Work to do: Rewrite the records below, changing every "ski track" to "snow trail" and leaving everything else as it is.

Recorded data:
• • • • •
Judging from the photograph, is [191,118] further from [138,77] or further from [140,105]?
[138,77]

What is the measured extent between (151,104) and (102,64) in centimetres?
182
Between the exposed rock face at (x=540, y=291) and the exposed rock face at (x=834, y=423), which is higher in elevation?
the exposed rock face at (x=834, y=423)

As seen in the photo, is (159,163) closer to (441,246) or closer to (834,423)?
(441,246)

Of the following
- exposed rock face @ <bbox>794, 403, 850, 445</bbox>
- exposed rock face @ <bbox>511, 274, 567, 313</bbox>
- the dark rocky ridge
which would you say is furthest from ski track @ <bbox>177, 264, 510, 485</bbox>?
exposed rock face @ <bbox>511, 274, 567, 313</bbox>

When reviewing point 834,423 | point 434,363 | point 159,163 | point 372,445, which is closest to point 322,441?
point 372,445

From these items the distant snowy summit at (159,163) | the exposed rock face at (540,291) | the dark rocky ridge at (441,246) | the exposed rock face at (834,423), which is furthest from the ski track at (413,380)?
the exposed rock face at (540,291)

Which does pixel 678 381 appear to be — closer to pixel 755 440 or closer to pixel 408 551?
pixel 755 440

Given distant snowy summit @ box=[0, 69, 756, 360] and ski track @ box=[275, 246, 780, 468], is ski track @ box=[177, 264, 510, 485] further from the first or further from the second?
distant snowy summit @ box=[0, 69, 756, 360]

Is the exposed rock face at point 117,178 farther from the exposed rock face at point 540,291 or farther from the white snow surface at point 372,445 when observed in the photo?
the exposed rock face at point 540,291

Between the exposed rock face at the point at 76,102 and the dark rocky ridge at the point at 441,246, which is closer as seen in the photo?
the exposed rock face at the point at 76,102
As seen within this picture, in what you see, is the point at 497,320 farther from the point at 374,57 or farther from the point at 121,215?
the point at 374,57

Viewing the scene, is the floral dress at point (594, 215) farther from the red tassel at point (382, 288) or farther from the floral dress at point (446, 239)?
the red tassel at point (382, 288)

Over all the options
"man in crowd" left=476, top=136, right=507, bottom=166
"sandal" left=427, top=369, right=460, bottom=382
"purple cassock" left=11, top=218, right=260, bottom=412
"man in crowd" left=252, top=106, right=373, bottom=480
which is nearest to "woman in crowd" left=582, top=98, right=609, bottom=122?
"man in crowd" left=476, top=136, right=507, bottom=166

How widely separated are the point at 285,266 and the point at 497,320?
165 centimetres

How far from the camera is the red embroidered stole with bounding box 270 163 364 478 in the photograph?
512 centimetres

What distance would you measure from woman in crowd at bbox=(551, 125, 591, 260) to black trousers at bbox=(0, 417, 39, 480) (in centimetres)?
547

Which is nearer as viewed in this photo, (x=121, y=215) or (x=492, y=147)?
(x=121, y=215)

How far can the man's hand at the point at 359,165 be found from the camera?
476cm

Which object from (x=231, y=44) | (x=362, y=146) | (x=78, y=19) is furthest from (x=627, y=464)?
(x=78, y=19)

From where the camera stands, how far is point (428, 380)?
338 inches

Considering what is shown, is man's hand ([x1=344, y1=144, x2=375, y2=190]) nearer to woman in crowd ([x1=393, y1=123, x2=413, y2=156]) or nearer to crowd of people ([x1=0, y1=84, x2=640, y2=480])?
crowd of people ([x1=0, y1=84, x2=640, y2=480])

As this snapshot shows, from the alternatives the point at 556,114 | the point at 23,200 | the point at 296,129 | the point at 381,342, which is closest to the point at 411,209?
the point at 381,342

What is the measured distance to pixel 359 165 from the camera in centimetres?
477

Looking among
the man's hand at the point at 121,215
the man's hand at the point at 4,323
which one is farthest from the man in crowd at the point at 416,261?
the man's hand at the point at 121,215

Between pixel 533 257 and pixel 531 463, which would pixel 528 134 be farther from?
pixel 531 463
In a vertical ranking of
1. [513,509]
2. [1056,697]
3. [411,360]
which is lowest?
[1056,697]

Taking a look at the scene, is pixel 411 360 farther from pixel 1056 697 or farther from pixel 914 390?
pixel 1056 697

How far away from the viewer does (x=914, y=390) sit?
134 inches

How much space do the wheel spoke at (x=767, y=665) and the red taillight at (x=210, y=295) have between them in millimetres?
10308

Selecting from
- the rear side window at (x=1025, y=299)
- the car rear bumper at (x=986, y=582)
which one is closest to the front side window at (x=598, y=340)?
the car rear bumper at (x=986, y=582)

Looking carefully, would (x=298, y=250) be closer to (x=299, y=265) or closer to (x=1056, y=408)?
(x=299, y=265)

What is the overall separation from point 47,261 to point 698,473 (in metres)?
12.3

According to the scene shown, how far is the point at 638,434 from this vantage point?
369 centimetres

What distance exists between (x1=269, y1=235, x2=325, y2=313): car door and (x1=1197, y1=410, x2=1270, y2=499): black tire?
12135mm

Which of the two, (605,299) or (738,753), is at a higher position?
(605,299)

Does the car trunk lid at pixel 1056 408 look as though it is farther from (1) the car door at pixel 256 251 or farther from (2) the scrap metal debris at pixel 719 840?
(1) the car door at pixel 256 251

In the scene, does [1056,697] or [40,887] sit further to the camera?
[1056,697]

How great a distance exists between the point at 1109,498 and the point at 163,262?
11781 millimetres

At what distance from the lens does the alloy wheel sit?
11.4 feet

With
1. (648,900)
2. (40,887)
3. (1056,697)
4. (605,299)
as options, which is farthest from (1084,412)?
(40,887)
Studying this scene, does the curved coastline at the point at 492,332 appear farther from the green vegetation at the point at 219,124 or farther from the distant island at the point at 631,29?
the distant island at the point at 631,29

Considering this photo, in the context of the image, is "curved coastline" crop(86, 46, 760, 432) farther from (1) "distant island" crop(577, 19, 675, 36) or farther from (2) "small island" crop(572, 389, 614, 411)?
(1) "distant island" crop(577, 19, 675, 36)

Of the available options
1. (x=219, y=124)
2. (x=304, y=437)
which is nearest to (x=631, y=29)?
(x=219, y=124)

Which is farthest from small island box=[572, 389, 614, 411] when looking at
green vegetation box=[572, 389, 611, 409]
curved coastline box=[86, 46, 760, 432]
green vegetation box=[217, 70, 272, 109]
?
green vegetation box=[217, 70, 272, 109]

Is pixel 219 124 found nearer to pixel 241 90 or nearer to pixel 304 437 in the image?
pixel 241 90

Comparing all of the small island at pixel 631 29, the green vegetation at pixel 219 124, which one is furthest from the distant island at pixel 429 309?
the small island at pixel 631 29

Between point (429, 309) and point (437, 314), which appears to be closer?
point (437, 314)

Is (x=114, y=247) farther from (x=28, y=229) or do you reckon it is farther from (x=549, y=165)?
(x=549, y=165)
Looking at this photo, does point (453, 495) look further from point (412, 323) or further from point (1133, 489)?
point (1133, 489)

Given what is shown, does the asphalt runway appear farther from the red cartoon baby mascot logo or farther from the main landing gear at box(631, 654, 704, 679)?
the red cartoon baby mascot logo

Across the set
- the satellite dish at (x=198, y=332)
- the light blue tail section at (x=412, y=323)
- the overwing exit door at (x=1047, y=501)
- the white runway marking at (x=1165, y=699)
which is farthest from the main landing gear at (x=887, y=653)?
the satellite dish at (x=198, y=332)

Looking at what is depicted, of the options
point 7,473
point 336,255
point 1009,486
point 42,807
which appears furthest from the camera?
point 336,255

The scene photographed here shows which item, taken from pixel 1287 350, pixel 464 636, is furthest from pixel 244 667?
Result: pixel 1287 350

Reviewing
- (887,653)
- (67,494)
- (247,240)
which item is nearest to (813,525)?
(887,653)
• • • • •
Solved exercise:
Judging from the photograph, is [191,118] further from [138,77] or further from [140,105]?
[138,77]

What is the measured extent between (151,104) and (102,64) in centimetres?
182
Between the exposed rock face at (x=540, y=291) and the exposed rock face at (x=834, y=423), which is higher in elevation?
the exposed rock face at (x=834, y=423)

As seen in the photo, is (159,163) closer to (441,246) or closer to (834,423)?
(441,246)

Of the following
- exposed rock face @ <bbox>794, 403, 850, 445</bbox>
- exposed rock face @ <bbox>511, 274, 567, 313</bbox>
- the dark rocky ridge
which would you say is furthest from snow trail @ <bbox>177, 264, 510, 485</bbox>?
exposed rock face @ <bbox>511, 274, 567, 313</bbox>

When reviewing point 834,423 | point 434,363 | point 159,163 | point 372,445, which is closest to point 322,441?
point 372,445

From these items the distant snowy summit at (159,163) | the exposed rock face at (540,291) | the dark rocky ridge at (441,246) | the exposed rock face at (834,423), which is furthest from the snow trail at (413,380)?
the exposed rock face at (540,291)

Which does pixel 678 381 appear to be — closer to pixel 755 440 or closer to pixel 408 551?
pixel 755 440

Given distant snowy summit @ box=[0, 69, 756, 360] and snow trail @ box=[275, 246, 780, 468], is snow trail @ box=[177, 264, 510, 485] further from the first or further from the second?
distant snowy summit @ box=[0, 69, 756, 360]

Is the exposed rock face at point 117,178 farther from the exposed rock face at point 540,291 or farther from the white snow surface at point 372,445 when observed in the photo?
the exposed rock face at point 540,291

Between the exposed rock face at the point at 76,102 and the dark rocky ridge at the point at 441,246, which is closer as seen in the photo?
the exposed rock face at the point at 76,102
As seen within this picture, in what you see, is the point at 497,320 farther from the point at 374,57 or farther from the point at 121,215?
the point at 374,57

Viewing the scene, is the floral dress at point (594, 215) farther from the red tassel at point (382, 288) or farther from the floral dress at point (446, 239)?
the red tassel at point (382, 288)

Over all the options
"man in crowd" left=476, top=136, right=507, bottom=166
"sandal" left=427, top=369, right=460, bottom=382
"purple cassock" left=11, top=218, right=260, bottom=412
"man in crowd" left=252, top=106, right=373, bottom=480
which is nearest to "woman in crowd" left=582, top=98, right=609, bottom=122?
"man in crowd" left=476, top=136, right=507, bottom=166

How widely separated are the point at 285,266 and the point at 497,320?
165 centimetres

How far from the camera is the red embroidered stole with bounding box 270 163 364 478 in the photograph?
512 centimetres

What distance would you measure from woman in crowd at bbox=(551, 125, 591, 260) to black trousers at bbox=(0, 417, 39, 480) (in centimetres)?
547

Which is nearer as viewed in this photo, (x=121, y=215) or (x=492, y=147)?
(x=121, y=215)

How far can the man's hand at the point at 359,165 be found from the camera?
476cm

Which object from (x=231, y=44) | (x=362, y=146) | (x=78, y=19) is furthest from (x=627, y=464)?
(x=78, y=19)

From where the camera stands, how far is point (428, 380)?
338 inches

Considering what is shown, is man's hand ([x1=344, y1=144, x2=375, y2=190]) nearer to woman in crowd ([x1=393, y1=123, x2=413, y2=156]) or nearer to crowd of people ([x1=0, y1=84, x2=640, y2=480])?
crowd of people ([x1=0, y1=84, x2=640, y2=480])

As this snapshot shows, from the alternatives the point at 556,114 | the point at 23,200 | the point at 296,129 | the point at 381,342, which is closest to the point at 411,209?
the point at 381,342

What is the measured distance to pixel 359 165 from the camera in centimetres?
477

Looking among
the man's hand at the point at 121,215
the man's hand at the point at 4,323
which one is farthest from the man in crowd at the point at 416,261?
the man's hand at the point at 121,215

Between pixel 533 257 and pixel 531 463, which would pixel 528 134 be farther from?
pixel 531 463
In a vertical ranking of
1. [513,509]
2. [1056,697]
3. [411,360]
which is lowest?
[1056,697]

Taking a look at the scene, is pixel 411 360 farther from pixel 1056 697 or farther from pixel 914 390?
pixel 1056 697

How far away from the viewer does (x=914, y=390) sit?
134 inches

How much space do the wheel spoke at (x=767, y=665) and the red taillight at (x=210, y=295) have between them in millimetres?
10308

Selecting from
- the rear side window at (x=1025, y=299)
- the car rear bumper at (x=986, y=582)
which one is closest to the front side window at (x=598, y=340)?
the car rear bumper at (x=986, y=582)

Looking carefully, would (x=298, y=250) be closer to (x=299, y=265) or closer to (x=1056, y=408)?
(x=299, y=265)

What is the overall separation from point 47,261 to point 698,473 (in metres)?
12.3

According to the scene shown, how far is the point at 638,434 from this vantage point?
369 centimetres

What distance exists between (x1=269, y1=235, x2=325, y2=313): car door and (x1=1197, y1=410, x2=1270, y2=499): black tire?
12135mm

Which of the two, (605,299) or (738,753), is at a higher position?
(605,299)

Does the car trunk lid at pixel 1056 408 look as though it is farther from (1) the car door at pixel 256 251 or farther from (2) the scrap metal debris at pixel 719 840?
(1) the car door at pixel 256 251

In the scene, does [1056,697] or [40,887] sit further to the camera?
[1056,697]

How great a distance exists between the point at 1109,498 and the point at 163,262?
11781 millimetres

At what distance from the lens does the alloy wheel sit?
11.4 feet

With
1. (648,900)
2. (40,887)
3. (1056,697)
4. (605,299)
as options, which is farthest from (1084,412)?
(40,887)
Studying this scene, does the curved coastline at the point at 492,332 appear farther from the green vegetation at the point at 219,124 or farther from the distant island at the point at 631,29?
the distant island at the point at 631,29

Considering this photo, in the context of the image, is "curved coastline" crop(86, 46, 760, 432) farther from (1) "distant island" crop(577, 19, 675, 36) or farther from (2) "small island" crop(572, 389, 614, 411)?
(1) "distant island" crop(577, 19, 675, 36)

Of the available options
1. (x=219, y=124)
2. (x=304, y=437)
which is nearest to (x=631, y=29)?
(x=219, y=124)

Which is farthest from small island box=[572, 389, 614, 411] when looking at
green vegetation box=[572, 389, 611, 409]
curved coastline box=[86, 46, 760, 432]
green vegetation box=[217, 70, 272, 109]
?
green vegetation box=[217, 70, 272, 109]

Is pixel 219 124 found nearer to pixel 241 90 or nearer to pixel 304 437 in the image?
pixel 241 90

Comparing all of the small island at pixel 631 29, the green vegetation at pixel 219 124, which one is furthest from the distant island at pixel 429 309?
the small island at pixel 631 29

Between point (429, 309) and point (437, 314), which appears to be closer?
point (437, 314)

Is (x=114, y=247) farther from (x=28, y=229) or do you reckon it is farther from (x=549, y=165)?
(x=549, y=165)
Looking at this photo, does point (453, 495) look further from point (412, 323) or further from point (1133, 489)?
point (1133, 489)

Given what is shown, does the asphalt runway appear farther from the red cartoon baby mascot logo or farther from the main landing gear at box(631, 654, 704, 679)?
the red cartoon baby mascot logo

Across the set
- the satellite dish at (x=198, y=332)
- the light blue tail section at (x=412, y=323)
- the overwing exit door at (x=1047, y=501)
- the white runway marking at (x=1165, y=699)
which is farthest from the main landing gear at (x=887, y=653)?
the satellite dish at (x=198, y=332)

Looking at what is depicted, of the options
point 7,473
point 336,255
point 1009,486
point 42,807
which appears furthest from the camera?
point 336,255

The scene photographed here shows which item, taken from pixel 1287 350, pixel 464 636, is furthest from pixel 244 667?
Result: pixel 1287 350

Reviewing
- (887,653)
- (67,494)
- (247,240)
which item is nearest to (813,525)?
(887,653)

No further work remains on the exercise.